Setelah sang anak menyelesaikan pendidikan sekolah atau universitas, mereka masih punya masalah besar, yaitu harus mendapat pekerjaan dengan gaji memadai.
"Generasi muda saat ini merasa sangat sulit menemukan pekerjaan yang aman dan bergaji tinggi. Bahkan jika mereka mendapatkan posisi aman di perusahaan papan atas, umumnya mereka hanya bekerja di sana sampai mereka berusia pertengahan 50-an, dan mereka diharapkan untuk pindah dari perusahaan itu atau berhenti lalu menjadi wiraswasta," kata Park Saing-in, ekonom di Seoul National University.
Tekanan Berat Bagi Kalangan Pria Muda
Terutama pria muda pada usia 20-an dan 30-an yang tidak mampu mendapatkan pekerjaan yang aman dan bergaji tinggi terpaksa menerima pekerjaan paruh waktu. Situasi ini menumbuhkan rasa tidak aman dan ketidakpastian untuk perencanaan masa depan mereka, termasuk untuk mulai berkeluarga.
Faktor lain yang berkontribusi pada penyusutan populasi adalah kenyataan bahwa banyak perempuan ingin menunggu lebih lama sebelum menikah dan memiliki anak.
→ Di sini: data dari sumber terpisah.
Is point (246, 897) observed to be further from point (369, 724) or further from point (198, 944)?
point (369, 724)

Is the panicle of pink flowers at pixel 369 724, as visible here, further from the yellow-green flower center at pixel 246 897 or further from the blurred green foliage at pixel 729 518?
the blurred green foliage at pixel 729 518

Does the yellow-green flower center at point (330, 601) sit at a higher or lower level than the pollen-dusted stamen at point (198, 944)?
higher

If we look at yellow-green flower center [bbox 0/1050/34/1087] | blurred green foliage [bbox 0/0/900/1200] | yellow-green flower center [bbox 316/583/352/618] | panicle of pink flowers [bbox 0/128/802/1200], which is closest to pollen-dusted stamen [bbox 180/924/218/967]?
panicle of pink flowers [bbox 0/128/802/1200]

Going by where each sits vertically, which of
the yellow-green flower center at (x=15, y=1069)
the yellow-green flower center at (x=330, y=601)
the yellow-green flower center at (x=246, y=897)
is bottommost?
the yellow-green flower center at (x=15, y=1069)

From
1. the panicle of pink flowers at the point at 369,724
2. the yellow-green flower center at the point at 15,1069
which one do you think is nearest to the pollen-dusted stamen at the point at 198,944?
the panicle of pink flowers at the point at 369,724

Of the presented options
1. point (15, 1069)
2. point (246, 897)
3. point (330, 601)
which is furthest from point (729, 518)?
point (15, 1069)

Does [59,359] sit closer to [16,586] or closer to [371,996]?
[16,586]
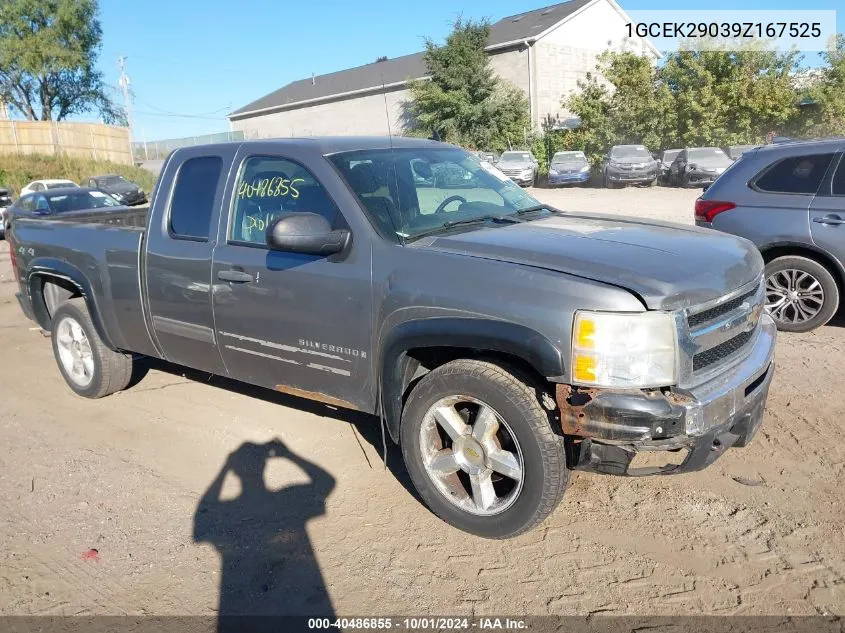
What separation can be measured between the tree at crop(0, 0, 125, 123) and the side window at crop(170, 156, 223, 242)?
149 feet

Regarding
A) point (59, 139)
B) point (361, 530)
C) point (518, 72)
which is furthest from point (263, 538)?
point (59, 139)

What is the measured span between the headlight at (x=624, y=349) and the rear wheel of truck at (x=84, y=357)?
158 inches

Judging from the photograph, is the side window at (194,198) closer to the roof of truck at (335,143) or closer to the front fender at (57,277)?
the roof of truck at (335,143)

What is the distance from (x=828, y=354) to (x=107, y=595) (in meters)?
5.61

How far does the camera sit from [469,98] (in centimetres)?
3531

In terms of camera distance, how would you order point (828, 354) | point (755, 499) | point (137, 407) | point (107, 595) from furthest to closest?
point (828, 354)
point (137, 407)
point (755, 499)
point (107, 595)

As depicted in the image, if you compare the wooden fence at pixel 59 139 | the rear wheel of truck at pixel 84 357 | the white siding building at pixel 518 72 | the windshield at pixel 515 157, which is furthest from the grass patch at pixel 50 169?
the rear wheel of truck at pixel 84 357

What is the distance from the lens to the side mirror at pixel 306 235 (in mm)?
3543

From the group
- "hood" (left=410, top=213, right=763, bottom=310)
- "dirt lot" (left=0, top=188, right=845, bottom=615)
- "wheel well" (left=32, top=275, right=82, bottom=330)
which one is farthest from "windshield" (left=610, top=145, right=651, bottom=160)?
"hood" (left=410, top=213, right=763, bottom=310)

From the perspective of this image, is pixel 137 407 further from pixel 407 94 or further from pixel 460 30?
pixel 407 94

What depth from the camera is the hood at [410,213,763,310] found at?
304cm

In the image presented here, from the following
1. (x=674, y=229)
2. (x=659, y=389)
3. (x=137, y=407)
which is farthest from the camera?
(x=137, y=407)

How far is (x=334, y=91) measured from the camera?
4397cm

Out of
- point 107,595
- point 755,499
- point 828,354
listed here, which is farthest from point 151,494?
point 828,354
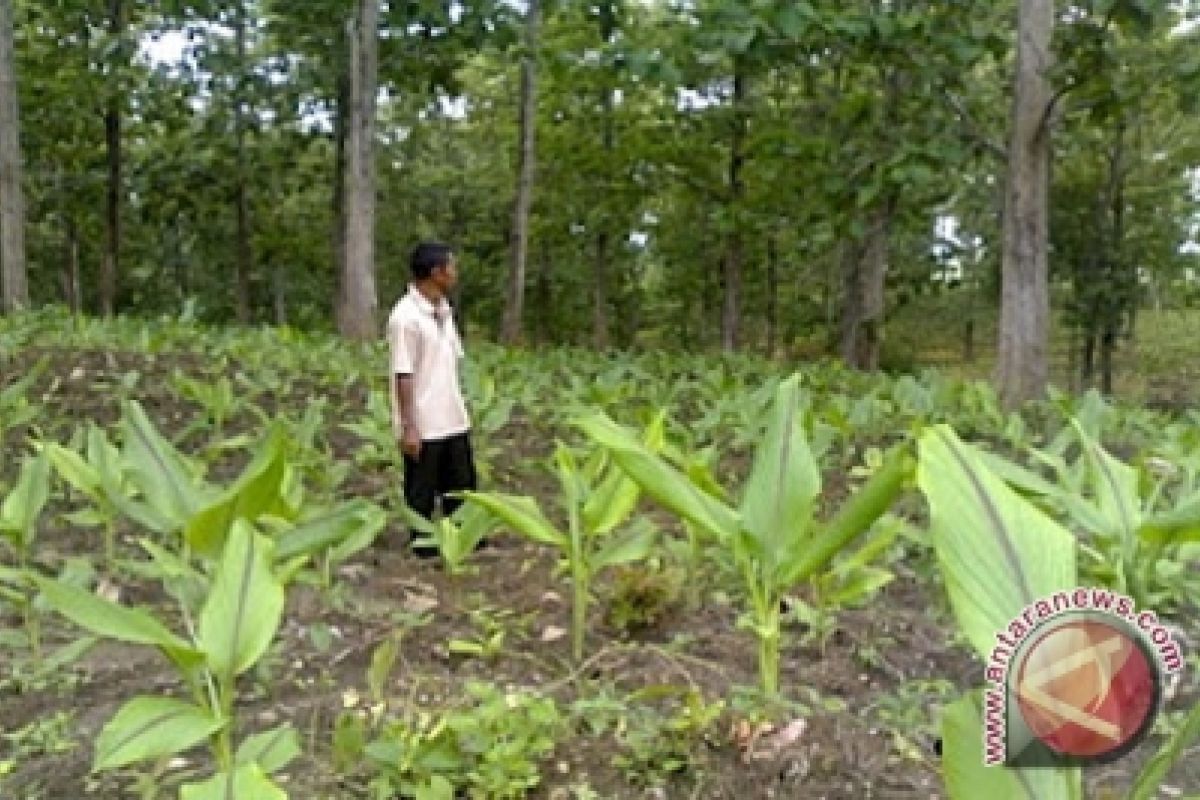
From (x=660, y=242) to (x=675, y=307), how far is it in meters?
7.49

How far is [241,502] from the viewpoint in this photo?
118 inches

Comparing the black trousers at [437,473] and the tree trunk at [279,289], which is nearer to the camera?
the black trousers at [437,473]

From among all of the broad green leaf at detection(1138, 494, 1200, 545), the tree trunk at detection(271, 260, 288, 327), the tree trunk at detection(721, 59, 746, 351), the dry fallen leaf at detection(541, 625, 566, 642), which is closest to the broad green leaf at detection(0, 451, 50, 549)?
the dry fallen leaf at detection(541, 625, 566, 642)

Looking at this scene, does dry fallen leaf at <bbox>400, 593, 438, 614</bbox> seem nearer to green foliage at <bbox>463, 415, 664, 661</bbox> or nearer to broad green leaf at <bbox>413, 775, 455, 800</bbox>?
green foliage at <bbox>463, 415, 664, 661</bbox>

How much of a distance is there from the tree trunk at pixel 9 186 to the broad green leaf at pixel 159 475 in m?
9.54

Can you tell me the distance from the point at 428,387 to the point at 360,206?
26.0ft

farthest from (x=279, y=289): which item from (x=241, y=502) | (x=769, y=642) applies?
(x=769, y=642)

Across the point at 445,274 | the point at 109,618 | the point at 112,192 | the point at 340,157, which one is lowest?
the point at 109,618

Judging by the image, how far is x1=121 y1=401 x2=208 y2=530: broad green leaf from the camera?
11.3ft

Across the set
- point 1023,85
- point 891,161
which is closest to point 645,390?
point 891,161

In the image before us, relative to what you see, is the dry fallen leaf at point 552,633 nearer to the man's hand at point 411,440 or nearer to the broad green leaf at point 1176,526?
the man's hand at point 411,440

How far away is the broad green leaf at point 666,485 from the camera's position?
291cm

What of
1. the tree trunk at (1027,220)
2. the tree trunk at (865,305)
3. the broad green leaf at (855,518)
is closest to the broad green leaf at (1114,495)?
the broad green leaf at (855,518)

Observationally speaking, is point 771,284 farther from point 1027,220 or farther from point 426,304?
point 426,304
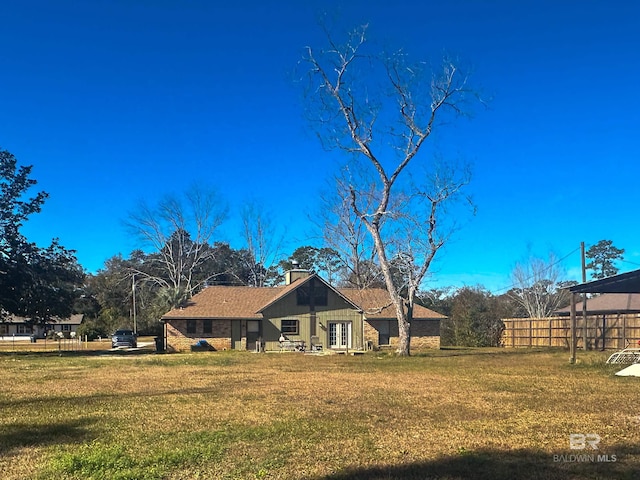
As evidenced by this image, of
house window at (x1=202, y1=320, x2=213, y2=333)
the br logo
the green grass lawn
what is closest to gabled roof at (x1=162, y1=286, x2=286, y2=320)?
house window at (x1=202, y1=320, x2=213, y2=333)

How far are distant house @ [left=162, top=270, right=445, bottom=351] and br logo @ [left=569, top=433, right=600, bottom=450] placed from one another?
92.9 ft

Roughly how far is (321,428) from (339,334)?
1185 inches

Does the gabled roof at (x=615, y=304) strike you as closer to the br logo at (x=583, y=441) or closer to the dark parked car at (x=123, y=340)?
the dark parked car at (x=123, y=340)

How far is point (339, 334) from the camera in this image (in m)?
38.5

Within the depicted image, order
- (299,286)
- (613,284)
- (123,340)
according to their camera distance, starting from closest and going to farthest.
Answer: (613,284)
(299,286)
(123,340)

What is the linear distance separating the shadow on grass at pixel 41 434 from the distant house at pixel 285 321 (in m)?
26.8

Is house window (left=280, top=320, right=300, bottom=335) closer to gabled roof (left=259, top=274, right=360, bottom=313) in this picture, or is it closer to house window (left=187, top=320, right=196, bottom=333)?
gabled roof (left=259, top=274, right=360, bottom=313)

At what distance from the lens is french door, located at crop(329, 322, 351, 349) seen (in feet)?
126

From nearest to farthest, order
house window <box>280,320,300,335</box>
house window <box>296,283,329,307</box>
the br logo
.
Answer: the br logo < house window <box>280,320,300,335</box> < house window <box>296,283,329,307</box>

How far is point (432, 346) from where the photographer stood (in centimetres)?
4044

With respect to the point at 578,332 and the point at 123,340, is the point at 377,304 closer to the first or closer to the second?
the point at 578,332

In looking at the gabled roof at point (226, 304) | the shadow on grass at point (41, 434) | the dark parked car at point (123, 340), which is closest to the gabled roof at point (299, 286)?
the gabled roof at point (226, 304)

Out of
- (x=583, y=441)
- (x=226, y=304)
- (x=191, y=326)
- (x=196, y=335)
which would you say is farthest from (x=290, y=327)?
(x=583, y=441)

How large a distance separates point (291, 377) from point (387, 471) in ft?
36.6
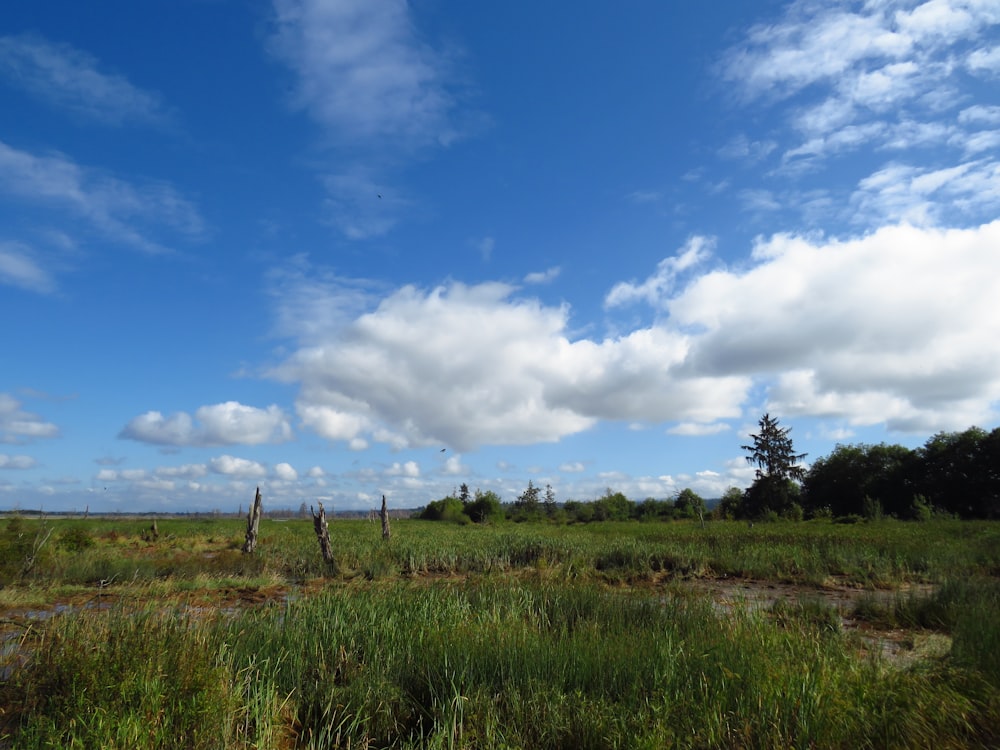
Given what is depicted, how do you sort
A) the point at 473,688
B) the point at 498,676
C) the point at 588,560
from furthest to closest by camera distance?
1. the point at 588,560
2. the point at 498,676
3. the point at 473,688

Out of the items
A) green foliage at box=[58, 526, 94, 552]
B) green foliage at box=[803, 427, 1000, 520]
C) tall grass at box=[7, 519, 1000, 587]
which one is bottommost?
tall grass at box=[7, 519, 1000, 587]

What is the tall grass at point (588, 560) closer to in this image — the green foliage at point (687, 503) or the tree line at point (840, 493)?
the tree line at point (840, 493)

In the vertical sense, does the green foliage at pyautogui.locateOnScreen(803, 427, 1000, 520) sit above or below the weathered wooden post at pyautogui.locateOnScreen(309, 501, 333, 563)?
above

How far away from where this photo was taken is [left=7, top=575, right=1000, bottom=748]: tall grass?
4.38m

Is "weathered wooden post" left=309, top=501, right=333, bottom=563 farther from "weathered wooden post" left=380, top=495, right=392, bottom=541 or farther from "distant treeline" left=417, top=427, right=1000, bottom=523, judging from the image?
"distant treeline" left=417, top=427, right=1000, bottom=523

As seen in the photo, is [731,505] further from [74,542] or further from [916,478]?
[74,542]

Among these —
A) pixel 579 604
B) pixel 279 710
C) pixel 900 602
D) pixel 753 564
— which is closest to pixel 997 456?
pixel 753 564

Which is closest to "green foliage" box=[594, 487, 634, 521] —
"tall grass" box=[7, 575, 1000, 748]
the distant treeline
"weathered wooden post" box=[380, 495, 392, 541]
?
the distant treeline

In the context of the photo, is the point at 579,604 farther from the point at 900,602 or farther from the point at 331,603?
the point at 900,602

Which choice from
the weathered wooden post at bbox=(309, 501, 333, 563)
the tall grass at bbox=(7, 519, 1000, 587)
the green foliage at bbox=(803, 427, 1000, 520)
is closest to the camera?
the tall grass at bbox=(7, 519, 1000, 587)

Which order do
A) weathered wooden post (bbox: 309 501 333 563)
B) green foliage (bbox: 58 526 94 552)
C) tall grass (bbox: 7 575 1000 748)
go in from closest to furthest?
tall grass (bbox: 7 575 1000 748), weathered wooden post (bbox: 309 501 333 563), green foliage (bbox: 58 526 94 552)

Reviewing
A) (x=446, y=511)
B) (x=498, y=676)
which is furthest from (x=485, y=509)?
(x=498, y=676)

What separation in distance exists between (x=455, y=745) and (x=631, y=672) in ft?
6.06

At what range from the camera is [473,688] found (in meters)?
5.47
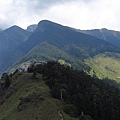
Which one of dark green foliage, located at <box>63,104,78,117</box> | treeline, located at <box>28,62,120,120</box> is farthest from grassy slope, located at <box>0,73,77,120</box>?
treeline, located at <box>28,62,120,120</box>

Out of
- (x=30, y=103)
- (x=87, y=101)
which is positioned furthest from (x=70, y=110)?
(x=30, y=103)

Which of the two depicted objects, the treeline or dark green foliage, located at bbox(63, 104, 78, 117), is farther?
the treeline

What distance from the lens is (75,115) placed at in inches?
4631

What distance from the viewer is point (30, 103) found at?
13738cm

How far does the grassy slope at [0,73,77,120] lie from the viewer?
121994mm

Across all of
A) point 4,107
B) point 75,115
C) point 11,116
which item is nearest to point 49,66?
point 4,107

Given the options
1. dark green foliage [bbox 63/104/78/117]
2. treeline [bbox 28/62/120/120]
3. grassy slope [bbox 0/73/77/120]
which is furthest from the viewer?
treeline [bbox 28/62/120/120]

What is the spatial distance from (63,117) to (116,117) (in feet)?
124

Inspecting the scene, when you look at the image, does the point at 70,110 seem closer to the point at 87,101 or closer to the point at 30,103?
the point at 87,101

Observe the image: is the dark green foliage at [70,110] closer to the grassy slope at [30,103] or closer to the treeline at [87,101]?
the treeline at [87,101]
Sebagian memilih untuk mengejar karir dan pendidikan mereka. Pemerintah Korea Selatan mungkin terpaksa akan menaikkan batas usia pensiun untuk mengantisipasi penyusutan populasi, kata Paerk Saing-in.
Angka yang dirilis Pemerintah Kota Seoul bulan Desember misalnya menunjukkan bahwa jumlah pernikahan di kota itu turun 43% dalam 20 tahun terakhir. Usia rata-rata pernikahan pertama juga naik dari 29 tahun 20 tahun lalu menjadi 33 tahun pada 2020. Secara statistik, tingkat kesuburan Korea Selatan adalah yang terendah di dunia, dengan 0,8 anak per perempuan. Sedangkan para pakar demografi menganggap tingkat kesuburan 2,1 adalah ambang batas yang diperlukan untuk meredam tren penyusutan populasi.
Ohe Hye-gyeong mengingatkan, perkembangan ini juga menyimpan risiko konflik sosial karena di masa depan ada "masyarakat yang lebih terpolarisasi", di mana makin banyak orang punya lebih sedikit uang "untuk pendidikan dan masa depan anak-anak mereka."